Computing Conditional Probabilities: Implementation and Evaluation

  • Steffen Märcker
  • Christel Baier
  • Joachim Klein
  • Sascha Klüppelholz
Conference paper
Part of the Lecture Notes in Computer Science book series (LNCS, volume 10469)

Abstract

Conditional probabilities and expectations are an important concept in the quantitative analysis of stochastic systems, e.g., to analyze the impact and cost of error handling mechanisms in rare failure scenarios or for a utility-analysis assuming an exceptional shortage of resources. This paper reports on the main features of an implementation of computation schemes for conditional probabilities in discrete-time Markov chains and Markov decision processes within the probabilistic model checker Prism and a comparative experimental evaluation. Our implementation has full support for computing conditional probabilities where both the objective and condition are given as linear temporal logic formulas, as well as specialized algorithms for reachability and other simple types of path properties.

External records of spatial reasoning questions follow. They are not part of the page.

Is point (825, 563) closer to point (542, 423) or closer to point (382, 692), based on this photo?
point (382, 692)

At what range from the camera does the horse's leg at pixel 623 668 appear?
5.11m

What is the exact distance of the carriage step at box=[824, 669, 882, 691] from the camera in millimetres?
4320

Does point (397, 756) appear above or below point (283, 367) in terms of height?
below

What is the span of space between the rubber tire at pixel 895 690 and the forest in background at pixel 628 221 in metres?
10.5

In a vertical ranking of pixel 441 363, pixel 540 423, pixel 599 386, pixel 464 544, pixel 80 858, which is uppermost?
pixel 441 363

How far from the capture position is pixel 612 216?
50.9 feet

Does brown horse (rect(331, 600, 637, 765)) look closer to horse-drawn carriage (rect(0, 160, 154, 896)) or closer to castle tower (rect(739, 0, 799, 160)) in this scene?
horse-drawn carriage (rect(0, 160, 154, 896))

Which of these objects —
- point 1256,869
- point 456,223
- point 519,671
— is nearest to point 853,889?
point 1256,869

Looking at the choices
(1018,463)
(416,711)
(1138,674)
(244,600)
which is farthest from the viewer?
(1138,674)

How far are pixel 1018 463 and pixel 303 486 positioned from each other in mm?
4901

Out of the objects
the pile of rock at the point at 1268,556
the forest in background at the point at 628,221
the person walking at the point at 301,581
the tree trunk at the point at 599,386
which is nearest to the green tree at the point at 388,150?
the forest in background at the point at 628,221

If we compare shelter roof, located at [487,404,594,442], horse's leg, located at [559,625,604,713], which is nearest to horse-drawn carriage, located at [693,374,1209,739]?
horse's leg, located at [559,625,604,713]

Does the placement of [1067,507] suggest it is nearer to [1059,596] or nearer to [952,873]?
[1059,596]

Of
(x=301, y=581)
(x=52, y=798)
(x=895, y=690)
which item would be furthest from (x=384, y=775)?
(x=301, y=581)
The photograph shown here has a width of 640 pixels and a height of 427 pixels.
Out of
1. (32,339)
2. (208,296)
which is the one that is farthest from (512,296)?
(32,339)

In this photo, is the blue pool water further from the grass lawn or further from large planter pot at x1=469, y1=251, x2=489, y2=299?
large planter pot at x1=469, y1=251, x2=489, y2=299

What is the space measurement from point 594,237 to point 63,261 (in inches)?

In the case of Markov chains we provide implementations for three alternative methods (quotient, scale and reset). We support Prism’s explicit and (semi-)symbolic engines. Besides comparative studies exploring the three dimensions (methods, engines, general vs. special handling), we compare the performance of our implementation and the probabilistic model checker Storm that provides facilities for conditional probabilities of reachability properties.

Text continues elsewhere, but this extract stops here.